[ENTRIES SUPPLIED Boundary: Start]
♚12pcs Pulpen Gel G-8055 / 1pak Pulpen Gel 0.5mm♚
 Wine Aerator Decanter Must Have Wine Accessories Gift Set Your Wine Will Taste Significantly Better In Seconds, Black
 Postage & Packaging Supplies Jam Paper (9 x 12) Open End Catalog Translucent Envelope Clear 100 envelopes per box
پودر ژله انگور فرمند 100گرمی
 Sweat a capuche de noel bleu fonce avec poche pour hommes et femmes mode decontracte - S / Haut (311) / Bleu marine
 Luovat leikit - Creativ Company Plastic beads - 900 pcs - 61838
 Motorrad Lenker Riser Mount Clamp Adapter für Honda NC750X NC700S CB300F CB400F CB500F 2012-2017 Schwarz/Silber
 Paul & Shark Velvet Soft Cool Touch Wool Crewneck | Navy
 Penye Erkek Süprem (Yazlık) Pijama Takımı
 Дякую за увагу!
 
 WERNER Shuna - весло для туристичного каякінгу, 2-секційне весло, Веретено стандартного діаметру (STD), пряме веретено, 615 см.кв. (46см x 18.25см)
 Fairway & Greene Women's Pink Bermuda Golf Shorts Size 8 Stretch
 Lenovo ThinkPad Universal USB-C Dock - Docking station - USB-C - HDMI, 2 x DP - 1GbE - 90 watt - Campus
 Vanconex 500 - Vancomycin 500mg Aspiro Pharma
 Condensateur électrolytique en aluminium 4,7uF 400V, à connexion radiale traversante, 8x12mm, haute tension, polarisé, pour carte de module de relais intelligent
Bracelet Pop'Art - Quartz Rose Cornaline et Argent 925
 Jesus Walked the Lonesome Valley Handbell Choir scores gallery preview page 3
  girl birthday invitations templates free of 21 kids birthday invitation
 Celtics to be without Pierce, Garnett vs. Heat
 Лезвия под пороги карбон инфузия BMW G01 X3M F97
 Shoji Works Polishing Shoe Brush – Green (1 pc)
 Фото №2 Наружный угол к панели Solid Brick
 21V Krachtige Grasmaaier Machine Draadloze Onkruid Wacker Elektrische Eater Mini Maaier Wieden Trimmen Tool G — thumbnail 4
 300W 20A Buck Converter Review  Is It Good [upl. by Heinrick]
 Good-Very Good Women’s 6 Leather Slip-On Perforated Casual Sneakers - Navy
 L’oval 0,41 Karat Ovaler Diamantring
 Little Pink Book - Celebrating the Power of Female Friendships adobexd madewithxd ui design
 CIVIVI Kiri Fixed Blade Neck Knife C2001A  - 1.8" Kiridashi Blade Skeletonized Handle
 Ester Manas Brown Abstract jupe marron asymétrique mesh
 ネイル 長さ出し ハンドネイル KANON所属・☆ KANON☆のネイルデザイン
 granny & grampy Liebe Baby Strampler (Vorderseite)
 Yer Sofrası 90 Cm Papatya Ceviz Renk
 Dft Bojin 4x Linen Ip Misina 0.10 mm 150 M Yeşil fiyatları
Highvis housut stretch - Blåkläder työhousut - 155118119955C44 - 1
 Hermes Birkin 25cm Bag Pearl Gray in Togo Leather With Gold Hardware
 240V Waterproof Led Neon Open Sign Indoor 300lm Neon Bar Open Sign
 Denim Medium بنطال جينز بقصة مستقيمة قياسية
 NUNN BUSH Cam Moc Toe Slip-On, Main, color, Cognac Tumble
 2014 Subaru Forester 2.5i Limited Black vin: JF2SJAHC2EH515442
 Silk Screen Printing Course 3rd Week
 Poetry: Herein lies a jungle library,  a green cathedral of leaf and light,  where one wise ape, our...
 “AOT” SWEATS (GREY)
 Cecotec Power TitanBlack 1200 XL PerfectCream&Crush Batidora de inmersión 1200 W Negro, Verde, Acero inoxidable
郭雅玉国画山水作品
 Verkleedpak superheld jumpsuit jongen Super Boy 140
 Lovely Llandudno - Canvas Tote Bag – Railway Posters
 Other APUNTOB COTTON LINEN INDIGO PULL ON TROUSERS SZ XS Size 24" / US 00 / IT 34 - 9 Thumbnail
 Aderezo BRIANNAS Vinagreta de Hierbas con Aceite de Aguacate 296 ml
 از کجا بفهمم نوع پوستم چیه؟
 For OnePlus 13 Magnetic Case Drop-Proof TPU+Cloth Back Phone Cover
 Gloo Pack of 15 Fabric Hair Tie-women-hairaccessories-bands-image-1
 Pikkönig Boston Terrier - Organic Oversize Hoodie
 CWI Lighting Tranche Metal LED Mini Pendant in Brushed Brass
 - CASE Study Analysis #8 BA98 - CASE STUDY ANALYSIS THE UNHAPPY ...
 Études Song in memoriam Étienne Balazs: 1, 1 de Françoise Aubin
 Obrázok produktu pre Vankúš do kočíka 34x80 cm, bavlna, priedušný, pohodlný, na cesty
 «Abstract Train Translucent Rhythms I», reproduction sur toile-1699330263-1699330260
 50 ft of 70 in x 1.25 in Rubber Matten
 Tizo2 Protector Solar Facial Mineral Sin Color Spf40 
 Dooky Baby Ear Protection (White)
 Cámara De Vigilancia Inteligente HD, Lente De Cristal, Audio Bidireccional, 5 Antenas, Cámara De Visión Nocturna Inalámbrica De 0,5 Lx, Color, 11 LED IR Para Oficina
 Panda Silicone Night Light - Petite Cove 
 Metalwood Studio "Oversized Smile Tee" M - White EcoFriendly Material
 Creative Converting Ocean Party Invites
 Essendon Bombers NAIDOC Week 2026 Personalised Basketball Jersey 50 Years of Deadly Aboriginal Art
[ENTRIES SUPPLIED Boundary: End]
** PROBLEM STATEMENT **
The reply must contain each line of the material, reproduced faithfully.

** EXERCISE SOLUTION **
♚12pcs Pulpen Gel G-8055 / 1pak Pulpen Gel 0.5mm♚
 Wine Aerator Decanter Must Have Wine Accessories Gift Set Your Wine Will Taste Significantly Better In Seconds, Black
 Postage & Packaging Supplies Jam Paper (9 x 12) Open End Catalog Translucent Envelope Clear 100 envelopes per box
پودر ژله انگور فرمند 100گرمی
 Sweat a capuche de noel bleu fonce avec poche pour hommes et femmes mode decontracte - S / Haut (311) / Bleu marine
 Luovat leikit - Creativ Company Plastic beads - 900 pcs - 61838
 Motorrad Lenker Riser Mount Clamp Adapter für Honda NC750X NC700S CB300F CB400F CB500F 2012-2017 Schwarz/Silber
 Paul & Shark Velvet Soft Cool Touch Wool Crewneck | Navy
 Penye Erkek Süprem (Yazlık) Pijama Takımı
 Дякую за увагу!
 
 WERNER Shuna - весло для туристичного каякінгу, 2-секційне весло, Веретено стандартного діаметру (STD), пряме веретено, 615 см.кв. (46см x 18.25см)
 Fairway & Greene Women's Pink Bermuda Golf Shorts Size 8 Stretch
 Lenovo ThinkPad Universal USB-C Dock - Docking station - USB-C - HDMI, 2 x DP - 1GbE - 90 watt - Campus
 Vanconex 500 - Vancomycin 500mg Aspiro Pharma
 Condensateur électrolytique en aluminium 4,7uF 400V, à connexion radiale traversante, 8x12mm, haute tension, polarisé, pour carte de module de relais intelligent
Bracelet Pop'Art - Quartz Rose Cornaline et Argent 925
 Jesus Walked the Lonesome Valley Handbell Choir scores gallery preview page 3
  girl birthday invitations templates free of 21 kids birthday invitation
 Celtics to be without Pierce, Garnett vs. Heat
 Лезвия под пороги карбон инфузия BMW G01 X3M F97
 Shoji Works Polishing Shoe Brush – Green (1 pc)
 Фото №2 Наружный угол к панели Solid Brick
 21V Krachtige Grasmaaier Machine Draadloze Onkruid Wacker Elektrische Eater Mini Maaier Wieden Trimmen Tool G — thumbnail 4
 300W 20A Buck Converter Review  Is It Good [upl. by Heinrick]
 Good-Very Good Women’s 6 Leather Slip-On Perforated Casual Sneakers - Navy
 L’oval 0,41 Karat Ovaler Diamantring
 Little Pink Book - Celebrating the Power of Female Friendships adobexd madewithxd ui design
 CIVIVI Kiri Fixed Blade Neck Knife C2001A  - 1.8" Kiridashi Blade Skeletonized Handle
 Ester Manas Brown Abstract jupe marron asymétrique mesh
 ネイル 長さ出し ハンドネイル KANON所属・☆ KANON☆のネイルデザイン
 granny & grampy Liebe Baby Strampler (Vorderseite)
 Yer Sofrası 90 Cm Papatya Ceviz Renk
 Dft Bojin 4x Linen Ip Misina 0.10 mm 150 M Yeşil fiyatları
Highvis housut stretch - Blåkläder työhousut - 155118119955C44 - 1
 Hermes Birkin 25cm Bag Pearl Gray in Togo Leather With Gold Hardware
 240V Waterproof Led Neon Open Sign Indoor 300lm Neon Bar Open Sign
 Denim Medium بنطال جينز بقصة مستقيمة قياسية
 NUNN BUSH Cam Moc Toe Slip-On, Main, color, Cognac Tumble
 2014 Subaru Forester 2.5i Limited Black vin: JF2SJAHC2EH515442
 Silk Screen Printing Course 3rd Week
 Poetry: Herein lies a jungle library,  a green cathedral of leaf and light,  where one wise ape, our...
 “AOT” SWEATS (GREY)
 Cecotec Power TitanBlack 1200 XL PerfectCream&Crush Batidora de inmersión 1200 W Negro, Verde, Acero inoxidable
郭雅玉国画山水作品
 Verkleedpak superheld jumpsuit jongen Super Boy 140
 Lovely Llandudno - Canvas Tote Bag – Railway Posters
 Other APUNTOB COTTON LINEN INDIGO PULL ON TROUSERS SZ XS Size 24" / US 00 / IT 34 - 9 Thumbnail
 Aderezo BRIANNAS Vinagreta de Hierbas con Aceite de Aguacate 296 ml
 از کجا بفهمم نوع پوستم چیه؟
 For OnePlus 13 Magnetic Case Drop-Proof TPU+Cloth Back Phone Cover
 Gloo Pack of 15 Fabric Hair Tie-women-hairaccessories-bands-image-1
 Pikkönig Boston Terrier - Organic Oversize Hoodie
 CWI Lighting Tranche Metal LED Mini Pendant in Brushed Brass
 - CASE Study Analysis #8 BA98 - CASE STUDY ANALYSIS THE UNHAPPY ...
 Études Song in memoriam Étienne Balazs: 1, 1 de Françoise Aubin
 Obrázok produktu pre Vankúš do kočíka 34x80 cm, bavlna, priedušný, pohodlný, na cesty
 «Abstract Train Translucent Rhythms I», reproduction sur toile-1699330263-1699330260
 50 ft of 70 in x 1.25 in Rubber Matten
 Tizo2 Protector Solar Facial Mineral Sin Color Spf40 
 Dooky Baby Ear Protection (White)
 Cámara De Vigilancia Inteligente HD, Lente De Cristal, Audio Bidireccional, 5 Antenas, Cámara De Visión Nocturna Inalámbrica De 0,5 Lx, Color, 11 LED IR Para Oficina
 Panda Silicone Night Light - Petite Cove 
 Metalwood Studio "Oversized Smile Tee" M - White EcoFriendly Material
 Creative Converting Ocean Party Invites
 Essendon Bombers NAIDOC Week 2026 Personalised Basketball Jersey 50 Years of Deadly Aboriginal Art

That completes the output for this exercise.